> _Information supplied_
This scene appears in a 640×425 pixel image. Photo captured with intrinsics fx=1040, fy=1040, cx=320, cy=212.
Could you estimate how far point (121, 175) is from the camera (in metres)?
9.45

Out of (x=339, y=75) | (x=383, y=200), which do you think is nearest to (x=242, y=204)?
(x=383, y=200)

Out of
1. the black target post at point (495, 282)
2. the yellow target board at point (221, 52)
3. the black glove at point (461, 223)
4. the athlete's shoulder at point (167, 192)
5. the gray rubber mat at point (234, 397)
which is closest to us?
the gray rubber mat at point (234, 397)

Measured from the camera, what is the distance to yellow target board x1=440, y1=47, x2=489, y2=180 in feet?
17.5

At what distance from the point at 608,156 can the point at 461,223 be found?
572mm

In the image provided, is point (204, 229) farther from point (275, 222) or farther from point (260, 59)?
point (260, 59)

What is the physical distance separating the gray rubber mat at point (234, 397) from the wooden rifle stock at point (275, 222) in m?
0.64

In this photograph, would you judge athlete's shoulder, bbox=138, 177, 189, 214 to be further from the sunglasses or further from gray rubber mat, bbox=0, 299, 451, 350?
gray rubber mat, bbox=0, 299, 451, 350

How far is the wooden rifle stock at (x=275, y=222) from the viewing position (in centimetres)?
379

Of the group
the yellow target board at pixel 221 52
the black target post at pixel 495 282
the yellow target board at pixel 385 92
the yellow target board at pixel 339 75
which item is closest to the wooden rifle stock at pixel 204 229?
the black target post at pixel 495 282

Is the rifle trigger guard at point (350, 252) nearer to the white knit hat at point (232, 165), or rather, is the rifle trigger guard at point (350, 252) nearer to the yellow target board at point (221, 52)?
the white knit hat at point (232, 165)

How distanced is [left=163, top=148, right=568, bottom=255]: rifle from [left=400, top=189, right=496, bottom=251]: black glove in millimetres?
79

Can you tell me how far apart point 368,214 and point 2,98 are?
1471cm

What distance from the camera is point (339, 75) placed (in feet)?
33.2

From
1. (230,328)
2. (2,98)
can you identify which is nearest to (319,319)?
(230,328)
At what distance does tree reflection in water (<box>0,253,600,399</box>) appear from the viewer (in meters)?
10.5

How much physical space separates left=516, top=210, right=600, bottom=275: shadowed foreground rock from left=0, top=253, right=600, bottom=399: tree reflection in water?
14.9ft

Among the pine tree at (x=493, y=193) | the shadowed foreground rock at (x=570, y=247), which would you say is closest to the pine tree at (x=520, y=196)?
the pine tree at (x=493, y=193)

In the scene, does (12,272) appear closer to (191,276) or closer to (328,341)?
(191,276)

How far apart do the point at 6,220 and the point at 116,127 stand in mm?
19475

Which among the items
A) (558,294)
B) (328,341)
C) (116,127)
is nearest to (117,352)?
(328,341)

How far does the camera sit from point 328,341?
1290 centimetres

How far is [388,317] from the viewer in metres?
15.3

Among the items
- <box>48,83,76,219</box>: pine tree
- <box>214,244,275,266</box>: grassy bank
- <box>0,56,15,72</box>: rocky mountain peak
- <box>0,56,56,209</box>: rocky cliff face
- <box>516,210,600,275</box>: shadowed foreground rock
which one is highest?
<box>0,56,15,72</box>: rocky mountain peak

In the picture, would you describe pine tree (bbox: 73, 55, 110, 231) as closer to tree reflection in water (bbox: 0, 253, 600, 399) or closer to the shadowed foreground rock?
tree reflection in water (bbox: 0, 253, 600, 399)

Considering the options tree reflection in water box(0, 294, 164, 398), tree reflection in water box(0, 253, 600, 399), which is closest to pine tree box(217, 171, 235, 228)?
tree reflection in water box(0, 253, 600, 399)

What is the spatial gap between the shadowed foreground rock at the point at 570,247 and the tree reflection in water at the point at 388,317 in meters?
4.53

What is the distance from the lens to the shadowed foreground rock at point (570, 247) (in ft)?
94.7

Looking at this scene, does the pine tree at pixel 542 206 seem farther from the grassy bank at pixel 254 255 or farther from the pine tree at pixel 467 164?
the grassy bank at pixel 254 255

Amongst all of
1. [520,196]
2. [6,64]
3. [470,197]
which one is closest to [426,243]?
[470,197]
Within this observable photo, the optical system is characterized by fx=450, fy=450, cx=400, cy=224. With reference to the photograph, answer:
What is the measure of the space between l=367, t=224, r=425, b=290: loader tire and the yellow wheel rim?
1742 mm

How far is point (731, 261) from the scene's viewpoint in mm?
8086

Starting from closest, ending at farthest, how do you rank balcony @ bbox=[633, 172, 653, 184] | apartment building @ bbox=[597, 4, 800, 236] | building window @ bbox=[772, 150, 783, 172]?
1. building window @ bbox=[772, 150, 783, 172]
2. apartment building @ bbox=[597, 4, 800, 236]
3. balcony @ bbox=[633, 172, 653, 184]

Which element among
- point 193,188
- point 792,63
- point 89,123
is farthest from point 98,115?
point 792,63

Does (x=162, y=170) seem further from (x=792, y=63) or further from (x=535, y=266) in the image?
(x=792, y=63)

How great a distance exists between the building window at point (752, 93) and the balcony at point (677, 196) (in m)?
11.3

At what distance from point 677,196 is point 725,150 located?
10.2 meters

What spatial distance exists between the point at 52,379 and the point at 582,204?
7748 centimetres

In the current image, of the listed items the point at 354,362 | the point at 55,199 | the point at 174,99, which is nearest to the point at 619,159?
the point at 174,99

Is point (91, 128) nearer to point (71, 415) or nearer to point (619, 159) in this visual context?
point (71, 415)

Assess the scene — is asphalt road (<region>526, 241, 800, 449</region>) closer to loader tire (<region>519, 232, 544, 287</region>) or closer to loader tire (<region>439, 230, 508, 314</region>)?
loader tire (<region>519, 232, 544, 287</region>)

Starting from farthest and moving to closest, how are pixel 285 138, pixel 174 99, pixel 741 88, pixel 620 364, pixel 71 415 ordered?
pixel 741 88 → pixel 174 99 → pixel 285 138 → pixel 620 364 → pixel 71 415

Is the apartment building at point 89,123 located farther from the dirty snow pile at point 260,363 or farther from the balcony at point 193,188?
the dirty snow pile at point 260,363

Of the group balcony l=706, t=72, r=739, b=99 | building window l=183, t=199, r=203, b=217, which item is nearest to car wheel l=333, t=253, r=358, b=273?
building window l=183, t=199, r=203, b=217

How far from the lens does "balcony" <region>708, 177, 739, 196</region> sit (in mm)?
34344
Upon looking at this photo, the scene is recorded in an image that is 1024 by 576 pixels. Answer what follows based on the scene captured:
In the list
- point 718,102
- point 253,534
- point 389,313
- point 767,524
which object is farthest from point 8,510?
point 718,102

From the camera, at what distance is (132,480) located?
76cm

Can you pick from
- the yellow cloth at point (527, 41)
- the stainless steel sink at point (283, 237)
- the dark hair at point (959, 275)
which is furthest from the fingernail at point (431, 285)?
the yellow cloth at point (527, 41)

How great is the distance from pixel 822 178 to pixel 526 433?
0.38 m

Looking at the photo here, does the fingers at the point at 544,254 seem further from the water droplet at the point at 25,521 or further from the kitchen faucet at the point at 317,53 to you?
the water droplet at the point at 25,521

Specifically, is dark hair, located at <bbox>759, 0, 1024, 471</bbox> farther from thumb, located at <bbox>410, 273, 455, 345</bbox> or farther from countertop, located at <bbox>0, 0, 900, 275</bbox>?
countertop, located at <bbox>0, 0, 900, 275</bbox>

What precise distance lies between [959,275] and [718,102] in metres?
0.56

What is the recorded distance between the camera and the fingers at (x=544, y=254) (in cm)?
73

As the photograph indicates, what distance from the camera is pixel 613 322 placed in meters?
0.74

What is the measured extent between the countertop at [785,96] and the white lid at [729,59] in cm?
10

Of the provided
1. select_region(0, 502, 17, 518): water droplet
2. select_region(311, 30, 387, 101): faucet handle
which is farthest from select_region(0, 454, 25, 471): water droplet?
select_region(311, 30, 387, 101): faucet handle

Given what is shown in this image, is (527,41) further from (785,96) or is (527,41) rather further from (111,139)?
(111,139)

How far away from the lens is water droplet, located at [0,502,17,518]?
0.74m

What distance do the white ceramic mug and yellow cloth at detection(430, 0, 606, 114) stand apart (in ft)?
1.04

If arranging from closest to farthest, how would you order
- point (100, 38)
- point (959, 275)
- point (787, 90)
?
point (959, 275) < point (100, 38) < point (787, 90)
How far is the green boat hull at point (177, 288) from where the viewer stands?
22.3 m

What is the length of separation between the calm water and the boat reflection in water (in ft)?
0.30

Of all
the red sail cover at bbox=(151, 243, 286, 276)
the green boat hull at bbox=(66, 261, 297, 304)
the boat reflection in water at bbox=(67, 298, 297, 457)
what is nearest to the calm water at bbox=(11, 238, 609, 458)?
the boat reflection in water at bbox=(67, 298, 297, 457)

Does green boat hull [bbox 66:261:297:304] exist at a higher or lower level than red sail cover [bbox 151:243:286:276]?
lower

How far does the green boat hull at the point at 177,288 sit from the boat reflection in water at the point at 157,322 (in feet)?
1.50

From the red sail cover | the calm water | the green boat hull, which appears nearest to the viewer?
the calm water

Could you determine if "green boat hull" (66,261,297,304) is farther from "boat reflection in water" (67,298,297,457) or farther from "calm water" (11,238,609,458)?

> _Problem to work on_
Repeat the line that contains "What precise distance", then every line after it until the records end, with nothing added.

> _Exercise output_
What precise distance lies between [959,275] and [718,102] in metres?
0.56

What is the recorded distance between the camera and the fingers at (x=544, y=254) (in cm)?
73

As the photograph indicates, what distance from the camera is pixel 613 322 placed in meters?
0.74

What is the measured extent between the countertop at [785,96] and the white lid at [729,59] in cm?
10

Of the provided
1. select_region(0, 502, 17, 518): water droplet
2. select_region(311, 30, 387, 101): faucet handle
which is farthest from select_region(0, 454, 25, 471): water droplet?
select_region(311, 30, 387, 101): faucet handle

Given what is shown in this image, is (527,41) further from (785,96) or is (527,41) rather further from (111,139)?
(111,139)

How far away from the lens is water droplet, located at [0,502,17,518]?
0.74m

What distance do the white ceramic mug and yellow cloth at detection(430, 0, 606, 114) stand apart (in ft)?
1.04

If arranging from closest to farthest, how would you order
- point (100, 38)
- point (959, 275)
- point (787, 90)
?
point (959, 275) < point (100, 38) < point (787, 90)
How far is the green boat hull at point (177, 288) from where the viewer stands?
22.3 m

What is the length of separation between the calm water and the boat reflection in water (in ft)?
0.30

Of all
the red sail cover at bbox=(151, 243, 286, 276)
the green boat hull at bbox=(66, 261, 297, 304)
the boat reflection in water at bbox=(67, 298, 297, 457)
what is nearest to the calm water at bbox=(11, 238, 609, 458)?
the boat reflection in water at bbox=(67, 298, 297, 457)

Does green boat hull [bbox 66:261:297:304] exist at a higher or lower level than red sail cover [bbox 151:243:286:276]?
lower

How far does the green boat hull at the point at 177,288 sit from the boat reflection in water at the point at 157,322 (in feet)?
1.50

From the red sail cover | the calm water | the green boat hull, which appears nearest to the viewer?
the calm water

Could you determine if "green boat hull" (66,261,297,304) is farther from "boat reflection in water" (67,298,297,457) or farther from "calm water" (11,238,609,458)?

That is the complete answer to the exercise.